[Spatial relation data]
-*-*-
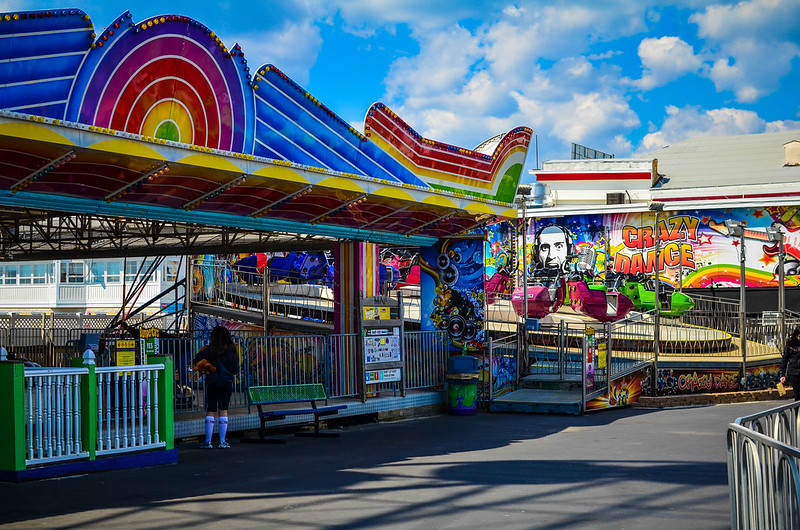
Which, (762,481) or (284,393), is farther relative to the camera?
(284,393)

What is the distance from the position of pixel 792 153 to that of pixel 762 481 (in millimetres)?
43769

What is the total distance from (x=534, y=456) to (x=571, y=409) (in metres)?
5.96

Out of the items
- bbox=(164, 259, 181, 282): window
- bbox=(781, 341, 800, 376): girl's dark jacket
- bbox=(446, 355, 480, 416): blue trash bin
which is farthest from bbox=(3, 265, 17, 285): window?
bbox=(781, 341, 800, 376): girl's dark jacket

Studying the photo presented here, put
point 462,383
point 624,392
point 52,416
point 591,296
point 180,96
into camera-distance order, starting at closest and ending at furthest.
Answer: point 52,416, point 180,96, point 462,383, point 624,392, point 591,296

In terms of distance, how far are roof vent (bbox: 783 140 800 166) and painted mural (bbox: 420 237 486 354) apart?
105 ft

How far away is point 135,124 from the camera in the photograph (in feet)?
37.9

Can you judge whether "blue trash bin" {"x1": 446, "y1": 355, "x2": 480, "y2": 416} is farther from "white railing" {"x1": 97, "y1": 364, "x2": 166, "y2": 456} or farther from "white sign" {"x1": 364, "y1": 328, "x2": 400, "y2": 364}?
"white railing" {"x1": 97, "y1": 364, "x2": 166, "y2": 456}

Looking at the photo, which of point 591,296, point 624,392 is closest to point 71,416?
point 624,392

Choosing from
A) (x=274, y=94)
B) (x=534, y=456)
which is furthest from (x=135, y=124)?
(x=534, y=456)

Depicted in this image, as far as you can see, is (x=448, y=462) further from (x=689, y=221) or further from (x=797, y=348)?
(x=689, y=221)

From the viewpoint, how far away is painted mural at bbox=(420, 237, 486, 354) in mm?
19109

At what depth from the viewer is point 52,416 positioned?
9.87 meters

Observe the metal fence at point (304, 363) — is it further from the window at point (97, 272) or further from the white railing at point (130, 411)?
the window at point (97, 272)

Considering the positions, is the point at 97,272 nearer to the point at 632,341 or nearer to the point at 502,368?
the point at 502,368
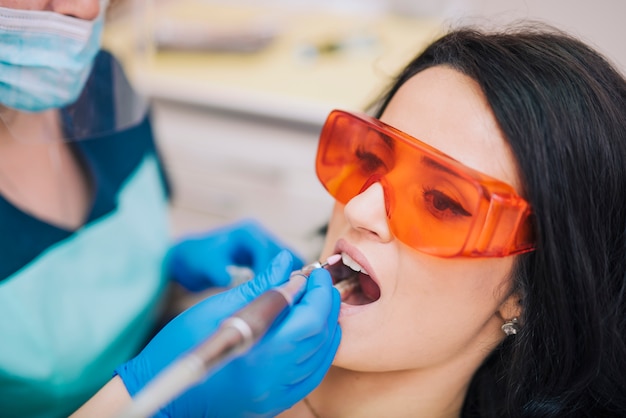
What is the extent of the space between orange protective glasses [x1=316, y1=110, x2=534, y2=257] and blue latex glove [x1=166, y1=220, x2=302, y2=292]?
1.72 ft

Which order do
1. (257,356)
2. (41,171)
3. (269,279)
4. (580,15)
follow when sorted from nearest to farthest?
(257,356)
(269,279)
(41,171)
(580,15)

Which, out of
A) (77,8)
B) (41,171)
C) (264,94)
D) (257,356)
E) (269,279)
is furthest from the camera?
(264,94)

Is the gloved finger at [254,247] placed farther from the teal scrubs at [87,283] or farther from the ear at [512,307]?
the ear at [512,307]

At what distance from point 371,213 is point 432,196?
0.30ft

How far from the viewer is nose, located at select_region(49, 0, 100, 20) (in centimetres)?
89

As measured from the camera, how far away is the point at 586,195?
0.77 meters

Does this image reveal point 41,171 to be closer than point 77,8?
No

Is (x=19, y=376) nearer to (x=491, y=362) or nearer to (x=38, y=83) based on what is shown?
(x=38, y=83)

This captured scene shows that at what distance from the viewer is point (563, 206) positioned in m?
0.75

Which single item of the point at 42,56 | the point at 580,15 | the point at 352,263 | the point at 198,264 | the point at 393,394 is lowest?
the point at 198,264

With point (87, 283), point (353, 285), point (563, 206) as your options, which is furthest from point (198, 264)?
point (563, 206)

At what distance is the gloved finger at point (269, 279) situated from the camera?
782 mm

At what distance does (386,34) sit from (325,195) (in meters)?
0.92

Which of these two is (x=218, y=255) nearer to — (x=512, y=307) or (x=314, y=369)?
(x=314, y=369)
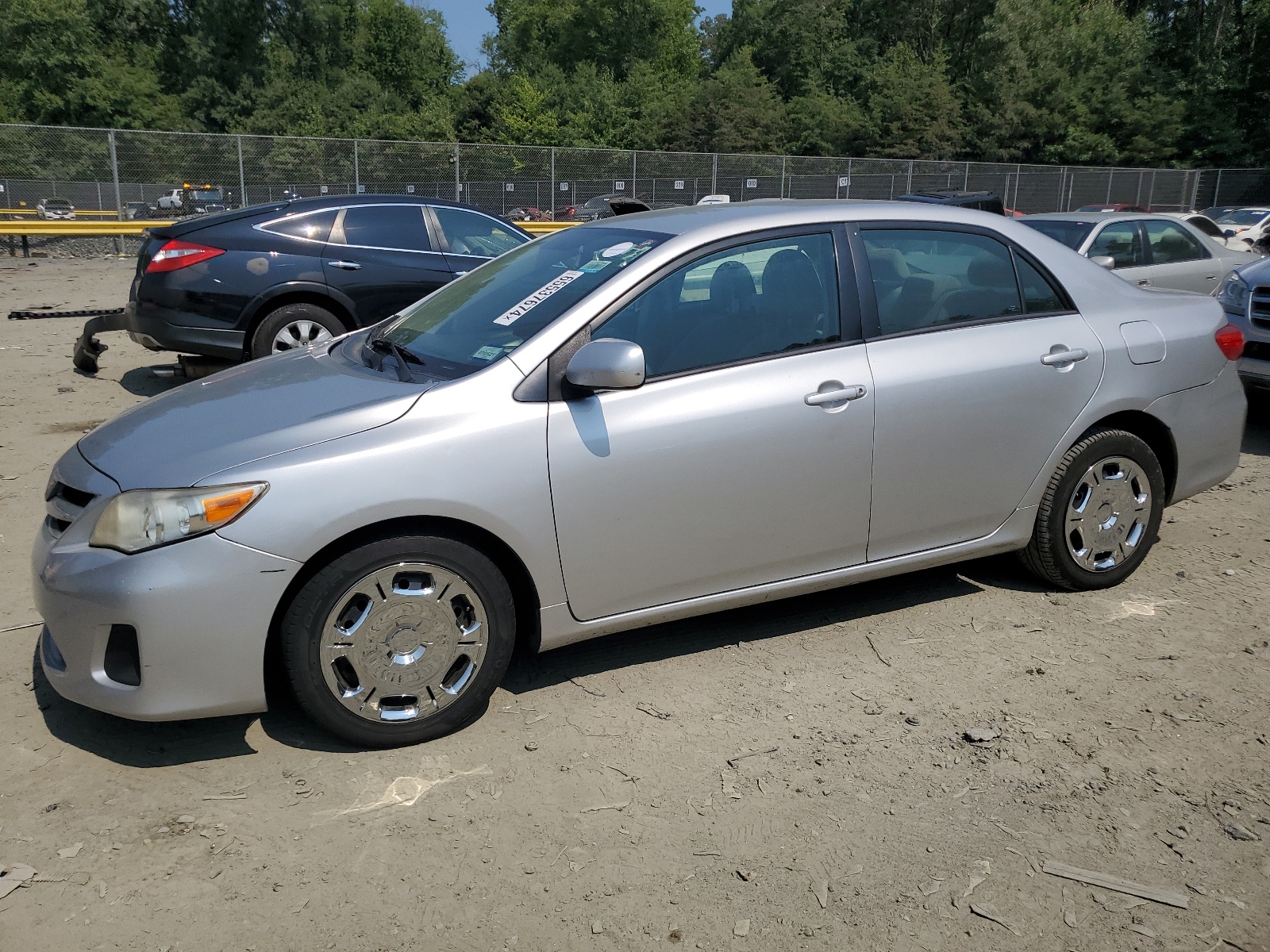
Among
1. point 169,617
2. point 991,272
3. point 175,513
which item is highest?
point 991,272

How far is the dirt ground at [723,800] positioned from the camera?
2623mm

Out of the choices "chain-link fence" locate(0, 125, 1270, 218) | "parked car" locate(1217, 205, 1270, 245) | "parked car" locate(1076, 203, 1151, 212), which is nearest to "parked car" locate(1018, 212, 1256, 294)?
"parked car" locate(1076, 203, 1151, 212)

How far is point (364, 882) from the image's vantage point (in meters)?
2.77

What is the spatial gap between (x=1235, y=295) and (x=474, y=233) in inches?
236

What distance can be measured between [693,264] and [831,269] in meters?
0.58

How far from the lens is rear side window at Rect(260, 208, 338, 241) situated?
8266 mm

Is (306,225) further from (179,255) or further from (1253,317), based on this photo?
(1253,317)

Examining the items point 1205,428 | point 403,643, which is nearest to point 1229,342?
point 1205,428

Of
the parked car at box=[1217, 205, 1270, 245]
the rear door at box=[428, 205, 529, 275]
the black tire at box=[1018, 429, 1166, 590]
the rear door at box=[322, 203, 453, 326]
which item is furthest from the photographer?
the parked car at box=[1217, 205, 1270, 245]

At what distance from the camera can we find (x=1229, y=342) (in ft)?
15.7

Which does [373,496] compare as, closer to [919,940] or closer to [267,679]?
[267,679]

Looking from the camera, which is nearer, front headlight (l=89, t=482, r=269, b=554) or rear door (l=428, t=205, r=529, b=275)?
front headlight (l=89, t=482, r=269, b=554)

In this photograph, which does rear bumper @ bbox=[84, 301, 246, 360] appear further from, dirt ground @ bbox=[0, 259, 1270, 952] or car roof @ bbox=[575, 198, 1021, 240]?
car roof @ bbox=[575, 198, 1021, 240]

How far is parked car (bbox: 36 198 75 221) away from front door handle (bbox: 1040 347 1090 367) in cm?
2346
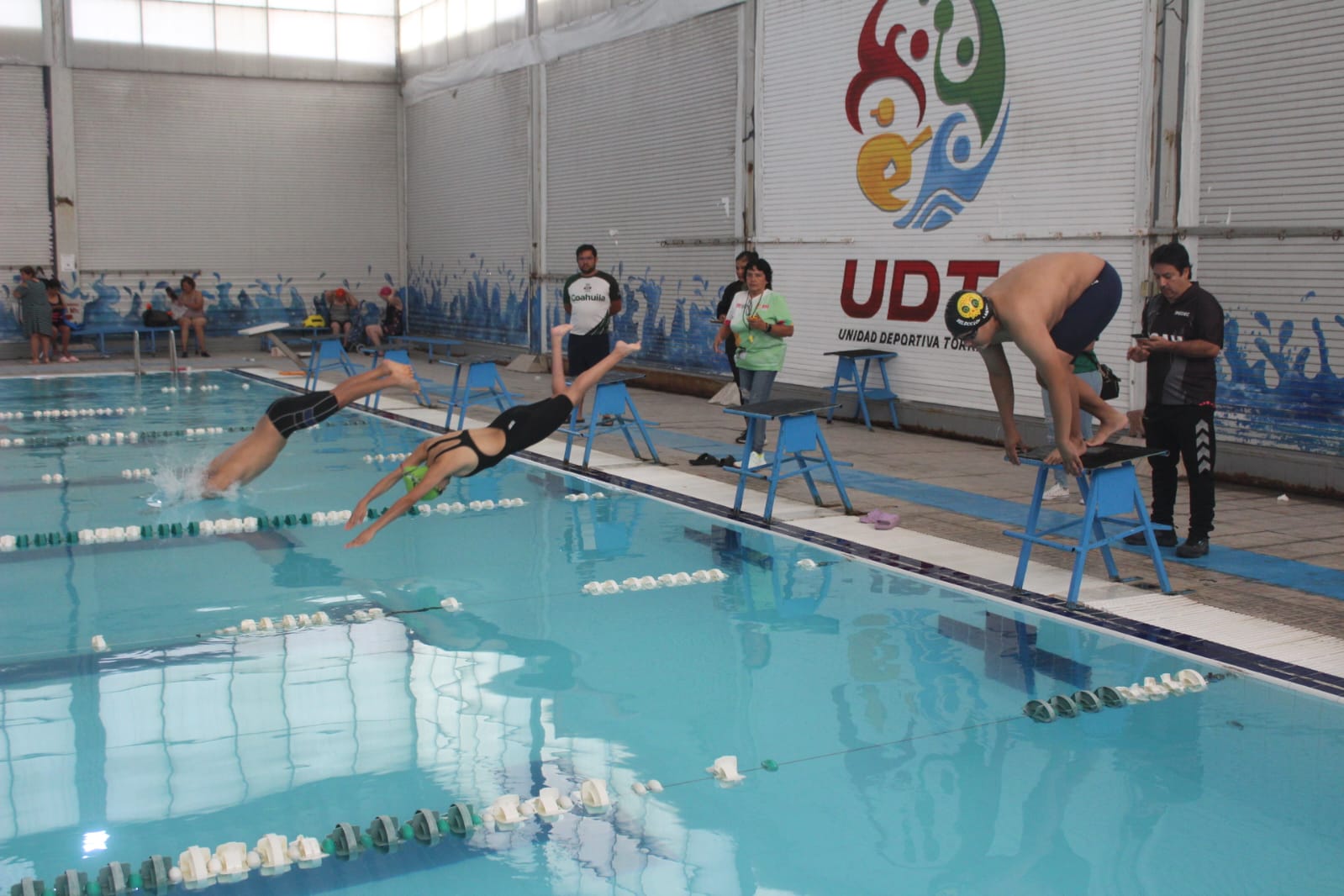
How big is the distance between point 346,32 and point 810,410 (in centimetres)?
1820

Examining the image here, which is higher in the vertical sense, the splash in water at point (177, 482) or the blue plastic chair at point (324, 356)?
the blue plastic chair at point (324, 356)

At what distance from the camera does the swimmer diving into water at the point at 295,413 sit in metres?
6.14

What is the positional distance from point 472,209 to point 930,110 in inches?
446

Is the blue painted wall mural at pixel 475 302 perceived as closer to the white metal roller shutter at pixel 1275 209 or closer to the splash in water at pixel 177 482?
the splash in water at pixel 177 482

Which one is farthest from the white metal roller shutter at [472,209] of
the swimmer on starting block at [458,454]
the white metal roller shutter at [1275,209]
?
the swimmer on starting block at [458,454]

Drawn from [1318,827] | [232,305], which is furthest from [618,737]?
[232,305]

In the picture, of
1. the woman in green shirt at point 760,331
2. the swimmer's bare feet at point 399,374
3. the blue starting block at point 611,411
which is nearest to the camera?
the swimmer's bare feet at point 399,374

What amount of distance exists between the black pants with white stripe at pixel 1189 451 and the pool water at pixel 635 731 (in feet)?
5.19

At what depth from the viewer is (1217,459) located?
9086mm

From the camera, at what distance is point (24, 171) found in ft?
66.9

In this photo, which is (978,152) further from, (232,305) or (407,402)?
(232,305)

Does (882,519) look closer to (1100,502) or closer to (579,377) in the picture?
(1100,502)

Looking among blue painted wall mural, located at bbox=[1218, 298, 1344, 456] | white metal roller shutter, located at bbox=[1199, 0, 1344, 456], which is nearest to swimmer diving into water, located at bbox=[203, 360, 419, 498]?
blue painted wall mural, located at bbox=[1218, 298, 1344, 456]

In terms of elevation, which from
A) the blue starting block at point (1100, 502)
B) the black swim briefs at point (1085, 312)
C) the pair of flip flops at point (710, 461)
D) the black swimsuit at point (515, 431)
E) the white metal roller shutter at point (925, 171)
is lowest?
the pair of flip flops at point (710, 461)
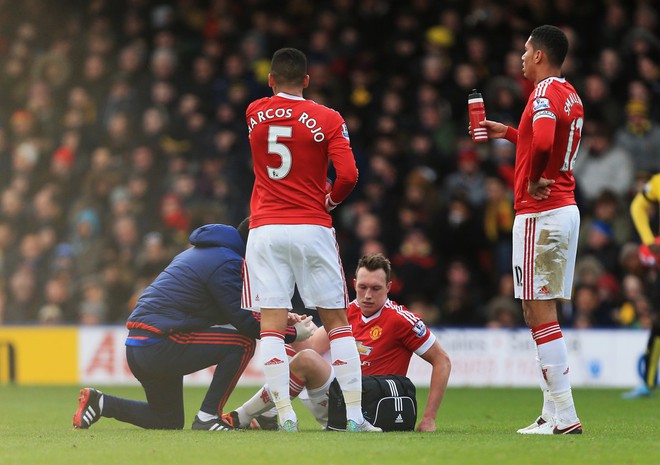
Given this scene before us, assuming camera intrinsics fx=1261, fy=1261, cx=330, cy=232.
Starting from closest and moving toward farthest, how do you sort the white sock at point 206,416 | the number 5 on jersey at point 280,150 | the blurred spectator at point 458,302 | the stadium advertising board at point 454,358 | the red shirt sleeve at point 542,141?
the red shirt sleeve at point 542,141 < the number 5 on jersey at point 280,150 < the white sock at point 206,416 < the stadium advertising board at point 454,358 < the blurred spectator at point 458,302

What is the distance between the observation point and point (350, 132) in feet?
55.1

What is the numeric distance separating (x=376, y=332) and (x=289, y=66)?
1843 millimetres

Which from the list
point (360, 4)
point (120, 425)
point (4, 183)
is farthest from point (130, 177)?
point (120, 425)

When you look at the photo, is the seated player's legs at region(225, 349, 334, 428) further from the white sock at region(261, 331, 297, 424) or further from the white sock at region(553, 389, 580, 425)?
the white sock at region(553, 389, 580, 425)

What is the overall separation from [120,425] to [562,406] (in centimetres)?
329

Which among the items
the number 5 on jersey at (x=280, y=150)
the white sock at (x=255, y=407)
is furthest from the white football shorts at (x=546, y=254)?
the white sock at (x=255, y=407)

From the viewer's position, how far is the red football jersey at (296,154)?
7.49 m

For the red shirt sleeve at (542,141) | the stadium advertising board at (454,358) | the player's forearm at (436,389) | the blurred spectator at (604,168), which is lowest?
the stadium advertising board at (454,358)

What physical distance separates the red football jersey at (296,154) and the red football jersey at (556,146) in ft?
3.45

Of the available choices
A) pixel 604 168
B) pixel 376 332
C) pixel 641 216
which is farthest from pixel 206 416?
pixel 604 168

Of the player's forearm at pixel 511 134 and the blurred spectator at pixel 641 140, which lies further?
the blurred spectator at pixel 641 140

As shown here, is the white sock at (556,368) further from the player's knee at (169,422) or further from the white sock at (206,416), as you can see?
the player's knee at (169,422)

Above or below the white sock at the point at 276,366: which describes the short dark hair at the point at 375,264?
above

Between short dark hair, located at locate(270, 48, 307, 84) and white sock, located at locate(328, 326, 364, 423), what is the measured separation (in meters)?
1.52
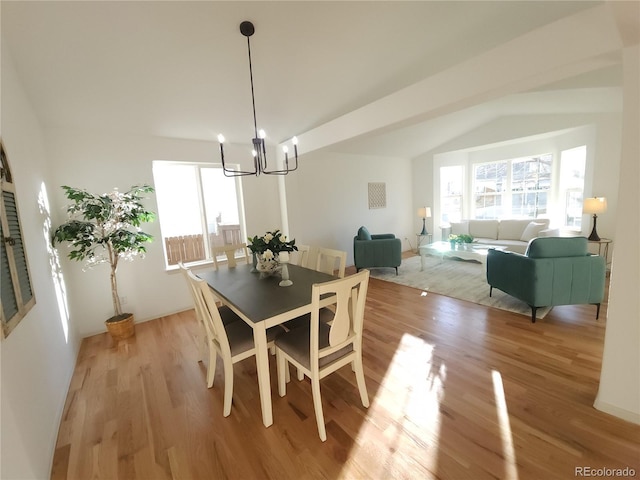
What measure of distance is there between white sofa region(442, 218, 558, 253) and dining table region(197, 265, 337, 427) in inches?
186

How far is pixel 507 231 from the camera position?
563cm

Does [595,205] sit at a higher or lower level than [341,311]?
higher

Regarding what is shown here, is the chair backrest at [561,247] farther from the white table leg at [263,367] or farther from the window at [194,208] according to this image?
the window at [194,208]

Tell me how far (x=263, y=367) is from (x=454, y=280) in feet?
12.2

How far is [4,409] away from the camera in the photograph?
3.72 feet

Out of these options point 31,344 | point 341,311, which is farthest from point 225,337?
point 31,344

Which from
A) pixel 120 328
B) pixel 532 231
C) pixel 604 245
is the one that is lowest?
pixel 120 328

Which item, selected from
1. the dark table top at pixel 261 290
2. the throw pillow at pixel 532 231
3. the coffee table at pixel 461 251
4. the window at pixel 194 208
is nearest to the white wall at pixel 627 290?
the dark table top at pixel 261 290

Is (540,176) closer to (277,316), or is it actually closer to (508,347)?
(508,347)

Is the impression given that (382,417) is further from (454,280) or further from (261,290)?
(454,280)

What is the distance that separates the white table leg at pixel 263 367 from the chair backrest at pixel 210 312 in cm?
25

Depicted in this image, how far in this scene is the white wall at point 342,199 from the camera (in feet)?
15.4

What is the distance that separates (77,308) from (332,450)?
325cm

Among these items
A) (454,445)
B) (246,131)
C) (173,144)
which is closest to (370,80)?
(246,131)
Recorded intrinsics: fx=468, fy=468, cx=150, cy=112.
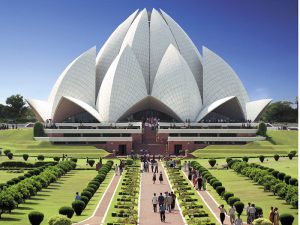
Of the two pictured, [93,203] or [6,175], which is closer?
[93,203]

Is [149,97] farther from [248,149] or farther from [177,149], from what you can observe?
[248,149]

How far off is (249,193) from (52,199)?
9.04 meters

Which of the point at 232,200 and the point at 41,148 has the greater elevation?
the point at 41,148

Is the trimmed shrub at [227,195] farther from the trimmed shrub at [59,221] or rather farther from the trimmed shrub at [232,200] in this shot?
the trimmed shrub at [59,221]

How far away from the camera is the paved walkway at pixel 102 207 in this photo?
1603cm

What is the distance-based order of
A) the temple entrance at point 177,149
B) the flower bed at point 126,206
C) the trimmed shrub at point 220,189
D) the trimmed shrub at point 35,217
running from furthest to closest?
the temple entrance at point 177,149
the trimmed shrub at point 220,189
the flower bed at point 126,206
the trimmed shrub at point 35,217

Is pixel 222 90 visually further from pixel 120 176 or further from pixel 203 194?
pixel 203 194

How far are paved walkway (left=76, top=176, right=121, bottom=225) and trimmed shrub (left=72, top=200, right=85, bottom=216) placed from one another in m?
0.51

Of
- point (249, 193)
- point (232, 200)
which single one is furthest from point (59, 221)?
point (249, 193)

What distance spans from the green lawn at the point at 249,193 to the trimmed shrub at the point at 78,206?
5900 millimetres

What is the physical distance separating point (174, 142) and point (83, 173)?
17367 millimetres

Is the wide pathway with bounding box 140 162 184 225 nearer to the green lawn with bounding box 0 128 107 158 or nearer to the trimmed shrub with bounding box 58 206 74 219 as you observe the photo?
the trimmed shrub with bounding box 58 206 74 219

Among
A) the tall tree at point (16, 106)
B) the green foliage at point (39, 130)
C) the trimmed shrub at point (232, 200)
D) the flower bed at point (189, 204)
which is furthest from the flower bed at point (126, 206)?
the tall tree at point (16, 106)

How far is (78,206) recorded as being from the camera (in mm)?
16922
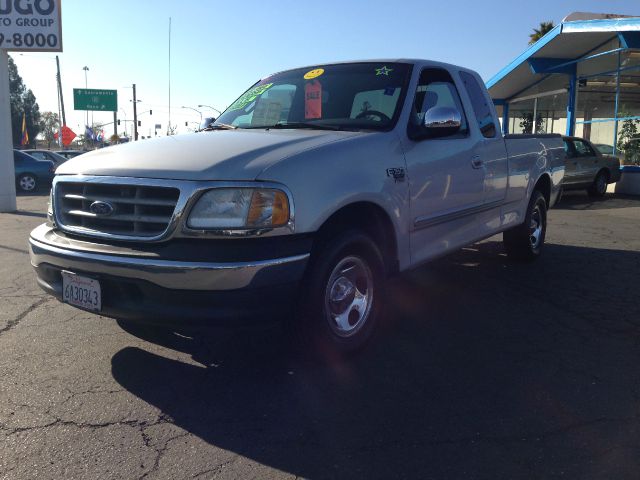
-*-*-
Set task ▸
Rewrite the records from the start up to and including the line with "Answer: point 52,416, point", replacing "window" with "skylight" and keeping everything else the same. Leave the pictures out of your answer.

Output of the task ▸
Which, (762,481) or (284,393), is farther relative to the camera?
(284,393)

What is the distance from the position of pixel 792 153 to that of pixel 762 481 (in millimetres)?
43769

What is the total distance from (x=534, y=456) to (x=571, y=409) (in metres)?
5.96

Out of the items
- bbox=(164, 259, 181, 282): skylight
- bbox=(781, 341, 800, 376): girl's dark jacket
- bbox=(446, 355, 480, 416): blue trash bin
which is farthest from bbox=(3, 265, 17, 285): skylight?
bbox=(781, 341, 800, 376): girl's dark jacket

Studying the photo presented here, put
point 462,383
point 624,392
point 52,416
point 591,296
point 180,96
into camera-distance order, starting at closest and ending at furthest.
Answer: point 52,416, point 180,96, point 462,383, point 624,392, point 591,296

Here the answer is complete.